Work instruction — Write out exactly the lines running from the line that includes "common name: domestic sheep" to the end of the data, both ends included, and nothing besides.

(Saved entries)
◇ ◇ ◇ ◇ ◇ ◇ ◇
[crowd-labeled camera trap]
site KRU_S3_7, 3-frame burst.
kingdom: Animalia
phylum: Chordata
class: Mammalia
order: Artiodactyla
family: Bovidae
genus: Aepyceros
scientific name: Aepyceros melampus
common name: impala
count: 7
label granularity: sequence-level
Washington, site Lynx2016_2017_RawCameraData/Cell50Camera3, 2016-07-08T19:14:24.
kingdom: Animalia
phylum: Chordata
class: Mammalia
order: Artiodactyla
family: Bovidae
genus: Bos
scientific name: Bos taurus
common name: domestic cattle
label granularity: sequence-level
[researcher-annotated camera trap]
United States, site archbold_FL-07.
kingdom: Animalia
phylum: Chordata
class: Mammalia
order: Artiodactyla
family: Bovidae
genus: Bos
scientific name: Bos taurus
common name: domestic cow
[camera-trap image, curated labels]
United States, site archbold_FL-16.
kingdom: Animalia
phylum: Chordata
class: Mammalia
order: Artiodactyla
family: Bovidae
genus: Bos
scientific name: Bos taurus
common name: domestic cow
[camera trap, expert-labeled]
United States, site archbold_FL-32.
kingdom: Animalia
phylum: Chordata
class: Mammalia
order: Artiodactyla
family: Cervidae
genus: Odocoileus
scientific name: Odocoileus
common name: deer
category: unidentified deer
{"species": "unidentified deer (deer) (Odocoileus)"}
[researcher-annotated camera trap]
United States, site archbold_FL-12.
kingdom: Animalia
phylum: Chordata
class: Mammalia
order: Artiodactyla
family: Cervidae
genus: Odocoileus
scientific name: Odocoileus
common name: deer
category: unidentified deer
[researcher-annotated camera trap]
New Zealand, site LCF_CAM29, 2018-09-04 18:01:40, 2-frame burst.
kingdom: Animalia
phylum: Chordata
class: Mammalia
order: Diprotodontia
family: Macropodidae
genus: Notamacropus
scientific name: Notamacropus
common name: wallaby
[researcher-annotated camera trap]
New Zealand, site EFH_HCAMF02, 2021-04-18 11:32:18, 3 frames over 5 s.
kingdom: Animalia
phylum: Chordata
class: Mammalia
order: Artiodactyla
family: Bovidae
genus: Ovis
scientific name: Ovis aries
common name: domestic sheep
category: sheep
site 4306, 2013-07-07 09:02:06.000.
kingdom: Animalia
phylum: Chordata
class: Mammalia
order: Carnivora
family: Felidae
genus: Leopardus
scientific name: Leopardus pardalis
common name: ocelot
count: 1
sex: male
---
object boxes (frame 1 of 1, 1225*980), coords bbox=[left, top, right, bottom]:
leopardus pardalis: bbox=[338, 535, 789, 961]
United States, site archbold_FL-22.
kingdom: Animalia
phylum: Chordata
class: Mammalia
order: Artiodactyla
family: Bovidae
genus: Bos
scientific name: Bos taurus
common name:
◇ ◇ ◇ ◇ ◇ ◇ ◇
Exercise response —
common name: domestic sheep
category: sheep
site 4306, 2013-07-07 09:02:06.000.
kingdom: Animalia
phylum: Chordata
class: Mammalia
order: Carnivora
family: Felidae
genus: Leopardus
scientific name: Leopardus pardalis
common name: ocelot
count: 1
sex: male
---
object boxes (frame 1 of 1, 1225*980), coords bbox=[left, top, right, bottom]:
leopardus pardalis: bbox=[338, 535, 789, 961]
United States, site archbold_FL-22.
kingdom: Animalia
phylum: Chordata
class: Mammalia
order: Artiodactyla
family: Bovidae
genus: Bos
scientific name: Bos taurus
common name:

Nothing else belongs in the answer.